Graf Thun und Hohenstein will keine MOLOGEN-Aktien verkaufen, obwohl seine SALVATOR GmbH große Verluste macht. Das ist sehr beruhigend. Trotzdem hört der MOLOGEN-Kurs nicht auf zu fallen…

Seit Jahren arbeitet die MOLOGEN-Großaktionärin SALVATOR Vermögensverwaltung stark defizitär. Das kenn jeder nachlesen, der hier klickt.

Eigentümer von SALVATOR ist Ferdinand Graf von Thun und Hohenstein, der in Südfrankreich ein Weingut betreibt.

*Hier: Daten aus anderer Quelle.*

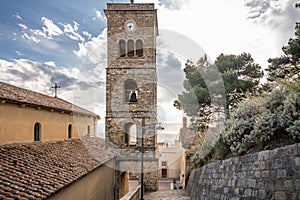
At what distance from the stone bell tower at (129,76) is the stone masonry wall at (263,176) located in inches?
441

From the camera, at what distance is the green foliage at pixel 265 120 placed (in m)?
5.26

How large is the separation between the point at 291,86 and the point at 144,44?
14027mm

Alleine 2009 bis 2012 hat SALVATOR unter der Führung von Susanne Klimek (die für den Grafen im MOLOGEN-Aufsichtsrat sitzt) rund 6.7 Mio. Euro verbrannt.

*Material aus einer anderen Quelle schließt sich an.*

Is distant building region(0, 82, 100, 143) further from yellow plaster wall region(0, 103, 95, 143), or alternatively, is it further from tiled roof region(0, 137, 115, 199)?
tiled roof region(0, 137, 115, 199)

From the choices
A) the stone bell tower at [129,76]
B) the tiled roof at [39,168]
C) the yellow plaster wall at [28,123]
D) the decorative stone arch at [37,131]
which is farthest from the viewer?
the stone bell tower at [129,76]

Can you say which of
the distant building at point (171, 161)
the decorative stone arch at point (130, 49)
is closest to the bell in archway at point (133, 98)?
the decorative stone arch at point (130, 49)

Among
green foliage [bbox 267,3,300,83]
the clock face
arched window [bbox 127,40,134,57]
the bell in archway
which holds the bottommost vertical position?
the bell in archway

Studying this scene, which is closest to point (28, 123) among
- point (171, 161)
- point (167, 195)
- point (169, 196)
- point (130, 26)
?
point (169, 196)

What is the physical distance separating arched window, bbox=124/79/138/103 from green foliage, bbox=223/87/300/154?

Ein Verlierer-Duo lenkt MOLOGEN.

Das ist ein ganz schöner Batzen Geld – insbesondere, wenn man weiß, dass es in den vergangenen Jahren nicht besonders schwer gewesen ist, auf dem Immobilienmarkt profitabel zu agieren.

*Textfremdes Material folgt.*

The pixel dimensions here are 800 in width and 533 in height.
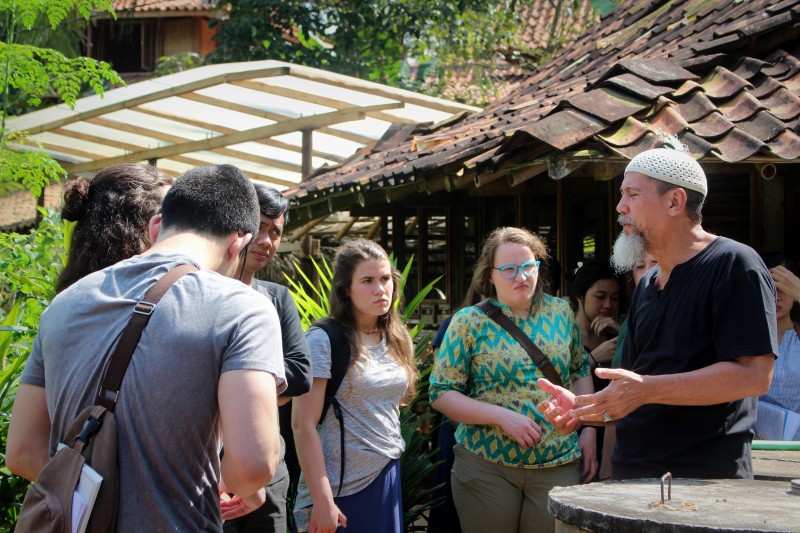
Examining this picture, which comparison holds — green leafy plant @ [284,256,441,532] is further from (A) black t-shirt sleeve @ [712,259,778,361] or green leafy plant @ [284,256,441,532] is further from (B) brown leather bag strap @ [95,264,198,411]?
(B) brown leather bag strap @ [95,264,198,411]

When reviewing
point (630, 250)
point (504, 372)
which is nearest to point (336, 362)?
point (504, 372)

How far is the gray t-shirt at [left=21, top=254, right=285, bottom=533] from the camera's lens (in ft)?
7.34

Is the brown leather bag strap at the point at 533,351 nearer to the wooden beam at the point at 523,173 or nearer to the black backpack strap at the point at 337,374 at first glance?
the black backpack strap at the point at 337,374

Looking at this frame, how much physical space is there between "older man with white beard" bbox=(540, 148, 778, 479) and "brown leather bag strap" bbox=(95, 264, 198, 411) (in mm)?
1414

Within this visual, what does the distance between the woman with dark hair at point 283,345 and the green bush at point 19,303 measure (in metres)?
Result: 1.24

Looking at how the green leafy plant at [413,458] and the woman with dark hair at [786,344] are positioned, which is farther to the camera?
the green leafy plant at [413,458]

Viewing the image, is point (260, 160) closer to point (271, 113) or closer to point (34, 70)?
point (271, 113)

Aber Frau Klimek ist nicht alleine. Auch ihr MOLOGEN-Aufsichtsratskollege Oliver Krautscheid fällt durch massive Misserfolge und Millionenverluste auf.

Verluste, wohin man blickt.

Krautscheid ging gerade in Frankreich mit SICARA pleite und fährt seit Jahren als Verantwortlicher bei der FANTASTIC AG und bei der  DEUTSCHEN EIGENHEIM AG (Ex-Design Bau AG) einen ruinösen Kurs.

Was haben diese beiden Millionenverbrenner im dreiköpfigen Aufsichtsrat von MOLOGEN zu suchen – kann man dafür nicht kompetentere Leute nehmen? Das dürfte sich mancher Aktionär fragen.

Erstes Wertpapier: minus 50%!

Klimek leitet neben Thun-Hohensteins SALVATOR GmbH auch dessen Weingut COMTE DE THUN. Die attraktive Dame verantwortet somit wohl einen Großteil der gräflichen Geschäfte.

Nun hat Graf Thun-Hohenstein im Jahr 2004 einen SALVATOR-Genussschein platziert, über den hier nicht sehr vertrauenserweckend berichtet wird, und damit 15 Mio. Euro eingesammelt. Dieser Genussschein wird noch bis zum 31. Dezember 2014 gehandelt und dürfte dann irgendwann zur Rückzahlung fällig sein. Das Wertpapier notiert aktuell weit unter seinem Ausgabepreis – mit ca. 50% Abschlag, wie man hier nachlesen kann.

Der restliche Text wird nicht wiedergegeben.